Locate each line of the material below that contains the word "face", and copy every such line in full.

Given data ▸
────────
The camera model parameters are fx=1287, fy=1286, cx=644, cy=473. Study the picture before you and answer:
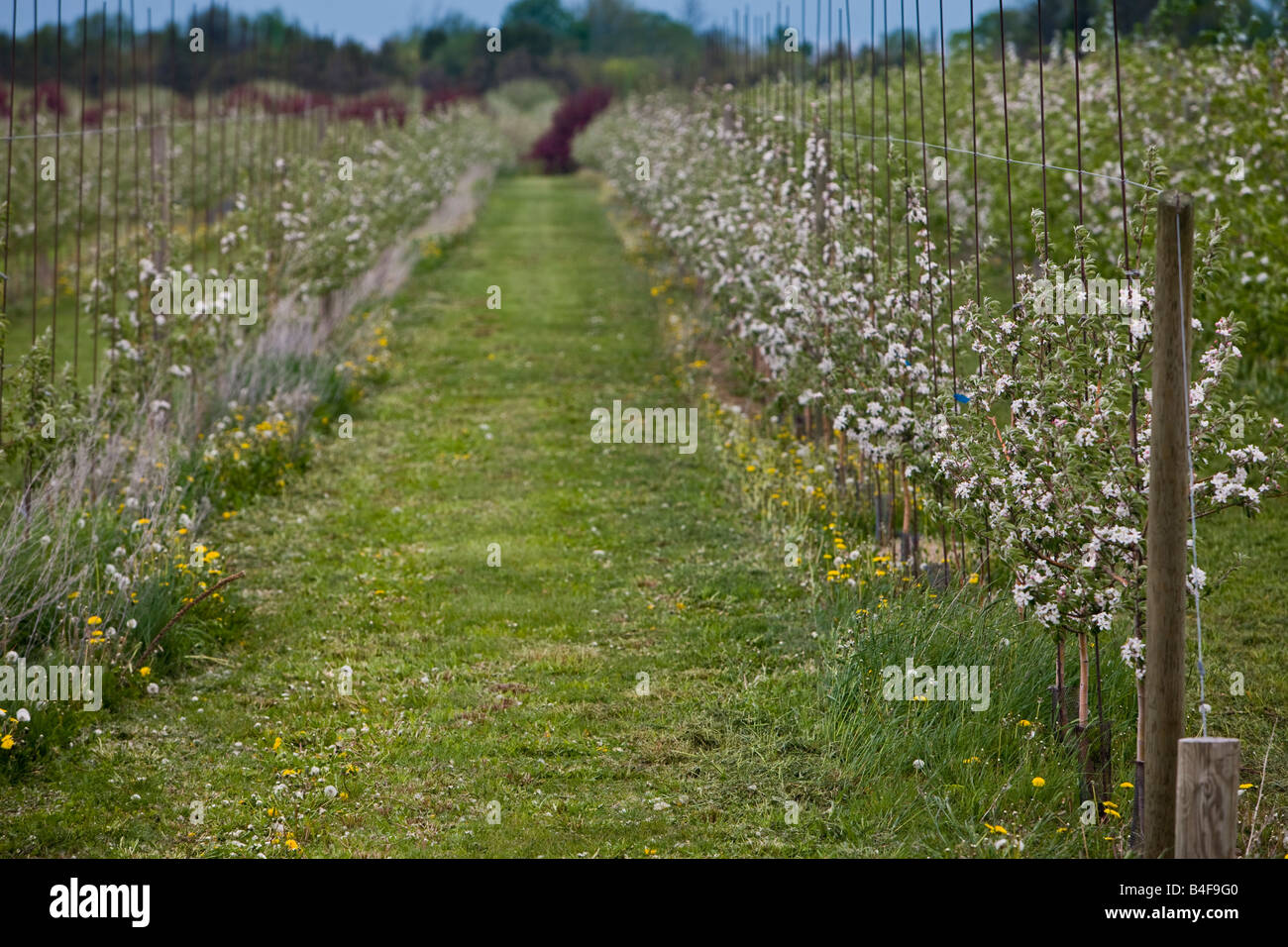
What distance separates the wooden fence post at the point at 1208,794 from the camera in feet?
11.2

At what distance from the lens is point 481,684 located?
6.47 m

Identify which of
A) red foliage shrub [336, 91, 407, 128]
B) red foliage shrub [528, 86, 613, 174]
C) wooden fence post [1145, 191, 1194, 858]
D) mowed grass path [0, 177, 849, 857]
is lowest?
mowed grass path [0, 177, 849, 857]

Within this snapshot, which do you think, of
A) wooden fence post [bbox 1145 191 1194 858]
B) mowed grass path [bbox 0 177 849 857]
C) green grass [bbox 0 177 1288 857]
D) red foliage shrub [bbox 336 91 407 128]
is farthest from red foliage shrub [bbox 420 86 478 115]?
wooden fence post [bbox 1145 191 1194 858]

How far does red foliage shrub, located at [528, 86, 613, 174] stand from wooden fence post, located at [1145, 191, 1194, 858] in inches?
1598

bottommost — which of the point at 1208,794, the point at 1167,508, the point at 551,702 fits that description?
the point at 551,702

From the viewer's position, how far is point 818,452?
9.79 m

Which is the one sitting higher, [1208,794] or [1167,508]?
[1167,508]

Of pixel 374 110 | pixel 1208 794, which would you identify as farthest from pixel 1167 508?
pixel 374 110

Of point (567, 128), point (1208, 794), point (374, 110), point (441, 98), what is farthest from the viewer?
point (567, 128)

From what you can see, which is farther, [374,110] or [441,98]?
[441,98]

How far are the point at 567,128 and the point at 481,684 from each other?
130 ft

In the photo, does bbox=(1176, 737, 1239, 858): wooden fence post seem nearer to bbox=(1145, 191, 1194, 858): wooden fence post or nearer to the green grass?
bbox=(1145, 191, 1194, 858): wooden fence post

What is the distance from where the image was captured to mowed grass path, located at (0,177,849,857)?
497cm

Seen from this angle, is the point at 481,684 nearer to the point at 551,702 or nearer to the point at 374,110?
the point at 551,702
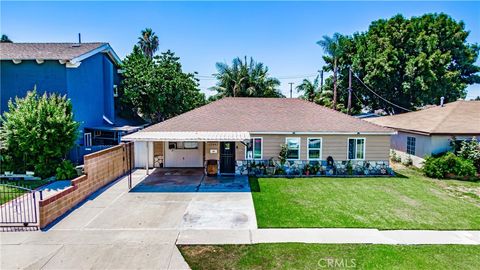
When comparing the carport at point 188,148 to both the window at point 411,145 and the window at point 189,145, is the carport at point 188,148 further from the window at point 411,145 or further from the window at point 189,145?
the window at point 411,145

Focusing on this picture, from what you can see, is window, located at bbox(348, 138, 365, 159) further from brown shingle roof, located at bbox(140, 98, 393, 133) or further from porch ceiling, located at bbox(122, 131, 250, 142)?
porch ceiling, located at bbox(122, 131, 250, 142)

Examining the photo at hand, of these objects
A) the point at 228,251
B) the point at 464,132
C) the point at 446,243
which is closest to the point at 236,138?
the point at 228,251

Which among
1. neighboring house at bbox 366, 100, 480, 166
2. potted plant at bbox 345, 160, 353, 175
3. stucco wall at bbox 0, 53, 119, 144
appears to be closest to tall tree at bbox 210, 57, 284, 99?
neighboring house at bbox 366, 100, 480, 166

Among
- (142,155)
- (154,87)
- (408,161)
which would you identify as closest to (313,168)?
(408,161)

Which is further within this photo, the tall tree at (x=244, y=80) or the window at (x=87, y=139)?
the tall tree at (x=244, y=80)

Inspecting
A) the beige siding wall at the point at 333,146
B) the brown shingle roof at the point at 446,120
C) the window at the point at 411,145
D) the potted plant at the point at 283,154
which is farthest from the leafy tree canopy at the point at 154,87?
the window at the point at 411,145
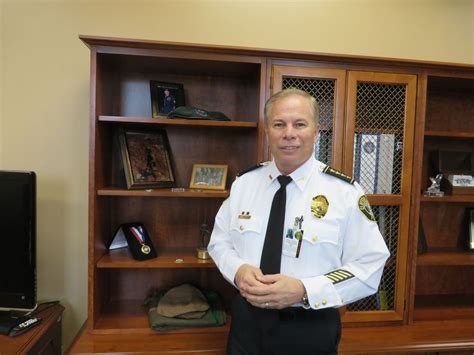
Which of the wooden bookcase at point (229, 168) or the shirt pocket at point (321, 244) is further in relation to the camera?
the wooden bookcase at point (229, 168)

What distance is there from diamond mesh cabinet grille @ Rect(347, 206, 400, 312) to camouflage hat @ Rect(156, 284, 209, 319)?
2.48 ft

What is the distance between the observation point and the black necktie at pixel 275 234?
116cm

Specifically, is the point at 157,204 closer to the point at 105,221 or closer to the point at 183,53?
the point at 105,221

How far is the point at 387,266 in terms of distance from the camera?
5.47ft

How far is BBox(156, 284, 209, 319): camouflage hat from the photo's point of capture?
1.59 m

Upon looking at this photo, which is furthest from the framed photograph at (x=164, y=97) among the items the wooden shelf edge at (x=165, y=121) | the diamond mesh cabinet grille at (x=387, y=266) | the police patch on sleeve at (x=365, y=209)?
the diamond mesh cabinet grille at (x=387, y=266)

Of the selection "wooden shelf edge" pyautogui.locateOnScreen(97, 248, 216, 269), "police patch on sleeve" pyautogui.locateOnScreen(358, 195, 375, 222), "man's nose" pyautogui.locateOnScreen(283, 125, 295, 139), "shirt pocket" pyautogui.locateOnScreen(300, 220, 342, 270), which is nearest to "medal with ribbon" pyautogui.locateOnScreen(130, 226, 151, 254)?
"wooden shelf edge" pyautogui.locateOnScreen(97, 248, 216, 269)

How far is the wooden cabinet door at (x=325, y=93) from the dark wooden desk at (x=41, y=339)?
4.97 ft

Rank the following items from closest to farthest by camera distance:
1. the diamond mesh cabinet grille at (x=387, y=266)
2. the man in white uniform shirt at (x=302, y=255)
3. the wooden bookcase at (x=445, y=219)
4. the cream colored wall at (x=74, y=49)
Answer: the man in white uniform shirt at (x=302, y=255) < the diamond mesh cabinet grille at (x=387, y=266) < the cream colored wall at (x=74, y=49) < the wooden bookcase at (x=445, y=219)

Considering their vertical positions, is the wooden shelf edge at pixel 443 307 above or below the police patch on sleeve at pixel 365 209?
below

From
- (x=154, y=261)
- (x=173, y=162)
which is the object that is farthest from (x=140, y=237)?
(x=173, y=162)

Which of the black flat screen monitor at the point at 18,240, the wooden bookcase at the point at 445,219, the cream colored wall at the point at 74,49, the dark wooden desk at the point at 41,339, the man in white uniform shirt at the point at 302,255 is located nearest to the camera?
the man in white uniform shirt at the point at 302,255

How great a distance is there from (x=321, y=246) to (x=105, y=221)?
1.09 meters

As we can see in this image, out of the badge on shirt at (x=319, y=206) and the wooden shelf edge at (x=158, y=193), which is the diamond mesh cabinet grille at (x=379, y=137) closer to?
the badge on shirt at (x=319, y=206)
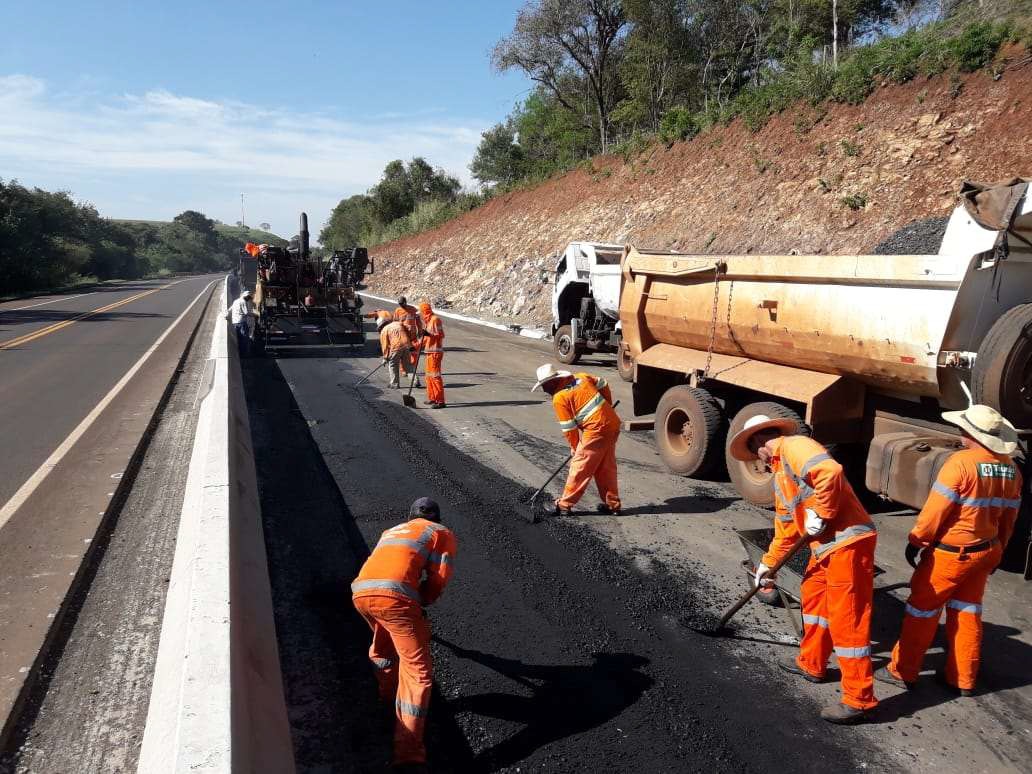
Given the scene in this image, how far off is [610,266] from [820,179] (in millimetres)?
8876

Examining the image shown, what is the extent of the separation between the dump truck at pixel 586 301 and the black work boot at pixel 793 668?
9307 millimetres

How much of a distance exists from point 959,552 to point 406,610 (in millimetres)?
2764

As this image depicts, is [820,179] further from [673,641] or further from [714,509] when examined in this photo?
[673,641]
────────
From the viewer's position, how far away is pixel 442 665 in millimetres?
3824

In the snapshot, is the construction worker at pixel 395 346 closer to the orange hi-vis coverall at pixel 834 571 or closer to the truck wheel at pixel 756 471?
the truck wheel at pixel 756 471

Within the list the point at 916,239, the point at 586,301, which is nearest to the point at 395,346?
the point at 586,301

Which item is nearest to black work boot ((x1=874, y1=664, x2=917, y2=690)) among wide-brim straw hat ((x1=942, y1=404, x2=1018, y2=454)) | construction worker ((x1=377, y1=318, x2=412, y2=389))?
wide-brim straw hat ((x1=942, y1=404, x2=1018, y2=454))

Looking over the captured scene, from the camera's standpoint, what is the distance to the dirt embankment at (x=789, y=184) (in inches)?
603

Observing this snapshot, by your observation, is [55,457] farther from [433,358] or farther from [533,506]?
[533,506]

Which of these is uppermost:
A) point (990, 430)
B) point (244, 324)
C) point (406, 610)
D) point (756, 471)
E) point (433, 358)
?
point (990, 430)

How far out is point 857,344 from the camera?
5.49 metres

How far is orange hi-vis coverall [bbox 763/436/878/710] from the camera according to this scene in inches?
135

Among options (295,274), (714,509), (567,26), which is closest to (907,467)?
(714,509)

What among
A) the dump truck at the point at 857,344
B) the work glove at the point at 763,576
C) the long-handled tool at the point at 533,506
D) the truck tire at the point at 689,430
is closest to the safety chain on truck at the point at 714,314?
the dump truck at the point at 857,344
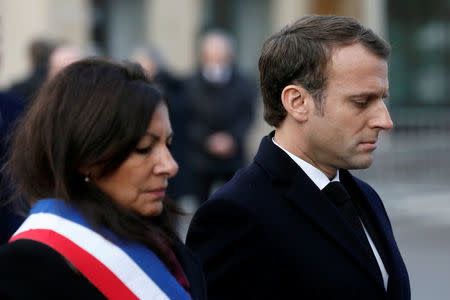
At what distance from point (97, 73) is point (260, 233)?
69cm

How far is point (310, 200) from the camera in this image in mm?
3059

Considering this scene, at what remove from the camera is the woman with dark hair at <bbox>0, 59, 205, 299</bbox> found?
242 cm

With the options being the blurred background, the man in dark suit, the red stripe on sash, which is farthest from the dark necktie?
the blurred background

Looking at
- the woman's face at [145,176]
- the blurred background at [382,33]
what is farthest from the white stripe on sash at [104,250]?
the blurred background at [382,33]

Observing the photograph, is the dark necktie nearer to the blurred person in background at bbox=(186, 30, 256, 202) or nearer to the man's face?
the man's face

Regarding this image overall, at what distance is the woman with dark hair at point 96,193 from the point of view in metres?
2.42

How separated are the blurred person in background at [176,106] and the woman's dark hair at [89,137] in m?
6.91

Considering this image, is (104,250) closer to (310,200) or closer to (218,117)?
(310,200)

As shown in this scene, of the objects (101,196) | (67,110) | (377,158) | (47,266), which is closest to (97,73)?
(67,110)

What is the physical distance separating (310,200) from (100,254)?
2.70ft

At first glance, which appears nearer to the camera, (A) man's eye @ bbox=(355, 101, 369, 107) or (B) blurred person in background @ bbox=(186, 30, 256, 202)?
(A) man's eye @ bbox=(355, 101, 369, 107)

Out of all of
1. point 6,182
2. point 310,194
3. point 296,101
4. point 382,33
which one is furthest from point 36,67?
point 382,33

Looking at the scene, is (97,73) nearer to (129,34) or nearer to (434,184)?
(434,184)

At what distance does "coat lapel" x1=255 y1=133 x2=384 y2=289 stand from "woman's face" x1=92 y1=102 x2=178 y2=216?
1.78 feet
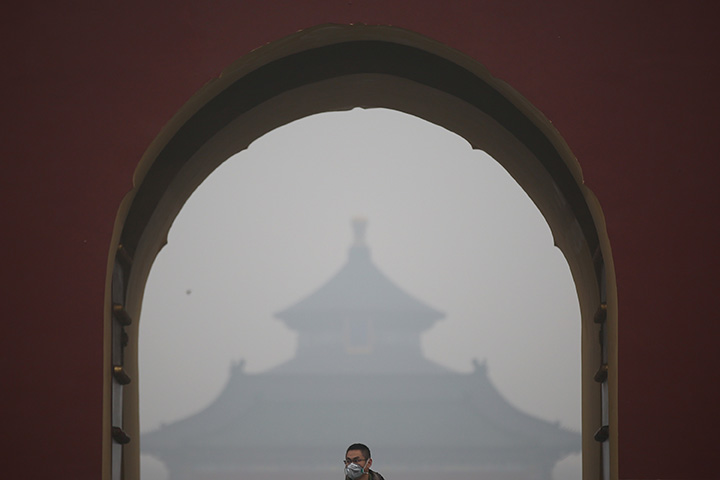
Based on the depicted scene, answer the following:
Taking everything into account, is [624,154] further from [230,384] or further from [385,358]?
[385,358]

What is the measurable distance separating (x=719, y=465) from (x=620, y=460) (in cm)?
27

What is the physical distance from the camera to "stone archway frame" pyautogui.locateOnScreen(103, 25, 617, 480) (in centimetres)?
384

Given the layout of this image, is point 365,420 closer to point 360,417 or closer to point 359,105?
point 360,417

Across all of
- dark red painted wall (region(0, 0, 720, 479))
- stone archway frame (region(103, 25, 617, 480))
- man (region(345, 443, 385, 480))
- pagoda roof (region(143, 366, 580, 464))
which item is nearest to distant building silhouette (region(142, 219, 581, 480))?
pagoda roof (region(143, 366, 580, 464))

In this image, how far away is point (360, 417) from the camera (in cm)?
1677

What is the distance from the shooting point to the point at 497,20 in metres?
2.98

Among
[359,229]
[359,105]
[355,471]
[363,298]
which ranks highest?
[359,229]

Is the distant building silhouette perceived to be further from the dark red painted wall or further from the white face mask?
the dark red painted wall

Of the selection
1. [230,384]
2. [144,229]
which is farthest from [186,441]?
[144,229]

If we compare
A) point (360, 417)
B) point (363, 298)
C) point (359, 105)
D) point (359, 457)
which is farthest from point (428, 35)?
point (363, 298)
────────
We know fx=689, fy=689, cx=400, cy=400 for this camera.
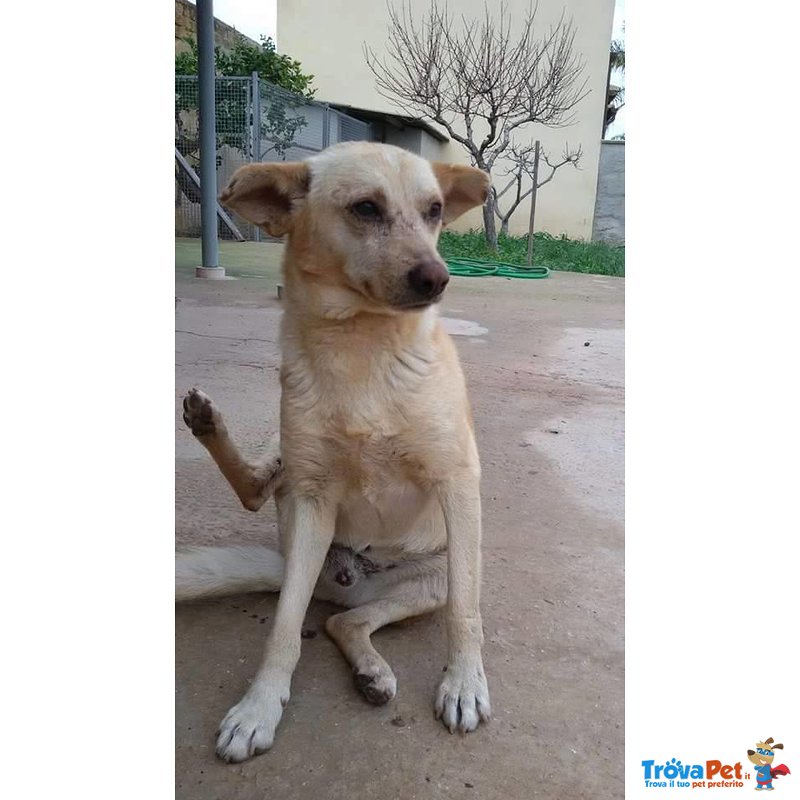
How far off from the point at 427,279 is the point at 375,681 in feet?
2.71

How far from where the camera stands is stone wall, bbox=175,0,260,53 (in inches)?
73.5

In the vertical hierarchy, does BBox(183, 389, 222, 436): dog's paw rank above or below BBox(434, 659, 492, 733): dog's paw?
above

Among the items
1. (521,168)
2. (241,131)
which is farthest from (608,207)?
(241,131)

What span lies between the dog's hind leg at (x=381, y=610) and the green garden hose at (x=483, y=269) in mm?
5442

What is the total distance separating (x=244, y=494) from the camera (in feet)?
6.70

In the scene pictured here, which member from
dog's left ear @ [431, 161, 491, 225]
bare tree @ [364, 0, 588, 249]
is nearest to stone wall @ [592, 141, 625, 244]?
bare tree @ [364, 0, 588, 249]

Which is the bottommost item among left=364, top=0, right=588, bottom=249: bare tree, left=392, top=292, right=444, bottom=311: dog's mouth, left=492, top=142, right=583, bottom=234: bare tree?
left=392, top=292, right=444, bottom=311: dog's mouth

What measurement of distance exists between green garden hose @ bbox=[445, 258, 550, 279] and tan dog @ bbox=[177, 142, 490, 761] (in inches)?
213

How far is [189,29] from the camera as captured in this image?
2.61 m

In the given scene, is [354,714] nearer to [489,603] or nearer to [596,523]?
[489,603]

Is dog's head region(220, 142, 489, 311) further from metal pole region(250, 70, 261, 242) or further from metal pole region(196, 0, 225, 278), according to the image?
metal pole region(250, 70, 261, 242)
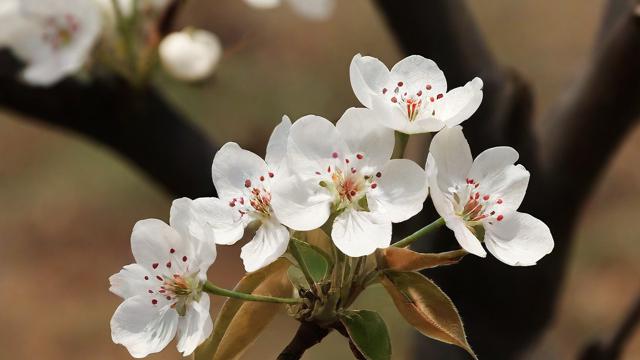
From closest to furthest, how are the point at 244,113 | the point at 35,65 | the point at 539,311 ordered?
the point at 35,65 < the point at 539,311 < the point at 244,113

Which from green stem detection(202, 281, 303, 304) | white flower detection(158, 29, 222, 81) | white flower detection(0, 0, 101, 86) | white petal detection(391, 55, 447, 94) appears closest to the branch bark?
────────
Complete response ▸
- the woman's face at [145,176]
Observing the photograph, is the dark necktie nearer to the blurred person in background at bbox=(186, 30, 256, 202) or nearer to the man's face?
the man's face
At what distance does "coat lapel" x1=255 y1=133 x2=384 y2=289 stand from "woman's face" x1=92 y1=102 x2=178 y2=216?
Is the distant building silhouette perceived to be further from the dark red painted wall or further from the white face mask?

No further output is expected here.